:: Article

Family treats

To mark the first Grandmother’s Day the Irish Examiner invited readers to send in their favourite recipe taught to them by their grandmother. The eight winners spent last Saturday cooking their dishes with Darina Allen at Ballymaloe House.

Billie Turnbull’s Granny’s Madeira Cake

“I think this should be a winning recipe because I am a diabetic and my nana made this especially for me.”

175g (6oz) butter or margarine

12 tbsp Splenda or 175g (6oz) caster sugar

3 eggs

225g (8oz) self-raising flour

Pinch of salt

A little milk if necessary

Grated rind of 1 lemon

Cream the butter or margarine with the Splenda in a bowl until light and fluffy and pale in colour. Beat in the eggs. Sift the flour and fold into the mixture. Add the lemon rind with the flour. Add a little milk if it’s very stiff. Turn the mixture into a greased and lined (7 inch/18cm) tin. Bake in a fan oven at 145C/275F/Gas Mark 1 or in a conventional oven at 170C/325F/Gas Mark 3 for 1 – 1¼ hours.

Janet Payne’s Granny’s Oriental Sweet and Sour Pork

“For as long as I can remember Granny has been asked to make this recipe for parties to the delight of those who taste it. I would love to see this recipe win the prize, because even though she probably wouldn’t say so herself, she really deserves it.”

350g (12oz) pork fillet

2 level dstsp of seasoned corn flour

1 clove of garlic

1 medium sweet green pepper

225g (8oz) tinned pineapple chunks

3 mushrooms, peeled and sliced

2 ripe tomatoes, quartered (optional)


1 chicken stock cube

300ml (10fl oz) water

2 tbsp honey

1 dstsp soy sauce

Preparation time: 10-15 minutes

Cooking time: 20 minutes

Cut the pork into 1 inch (2.5cm) cubes and toss in the seasoned cornflour. Remove the stalk and seeds from the pepper and chop. Drain the pineapple cubes, reserving the juice. Heat the garlic in the oil. Fry the pork cubes briefly until brown on all sides. Lower the heat and add the chopped pepper and continue cooking over a gentle heat for 10 minutes. Add the pineapple chunks, mushrooms and tomatoes for the last five minutes.

::::
:: Dataset section

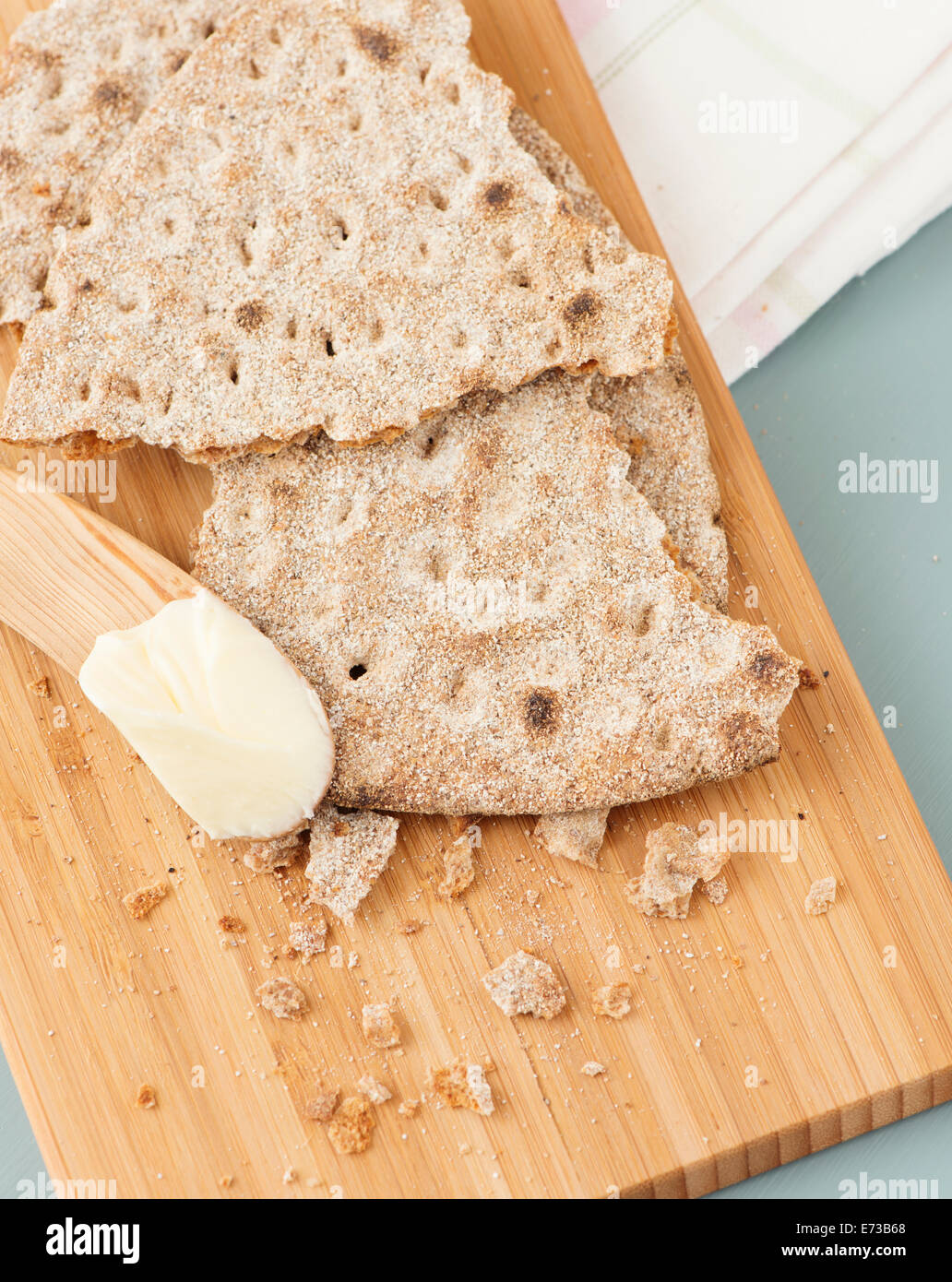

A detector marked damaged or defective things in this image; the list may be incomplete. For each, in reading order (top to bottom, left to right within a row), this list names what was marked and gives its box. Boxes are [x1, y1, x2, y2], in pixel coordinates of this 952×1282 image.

::::

» Exercise requirements:
Do the following statements agree with the "Family treats" article? Answer yes or no for each, and quote the words from the article that decide it.
1. The eight winners cooked their dishes with Darina Allen.
2. The sweet and sour pork has a cooking time of 30 minutes.
3. In a conventional oven, the Madeira cake is baked at 170C.

» The answer:
1. Yes: "The eight winners spent last Saturday cooking their dishes with Darina Allen at Ballymaloe House."
2. No: "Cooking time: 20 minutes"
3. Yes: "in a conventional oven at 170C/325F/Gas Mark 3"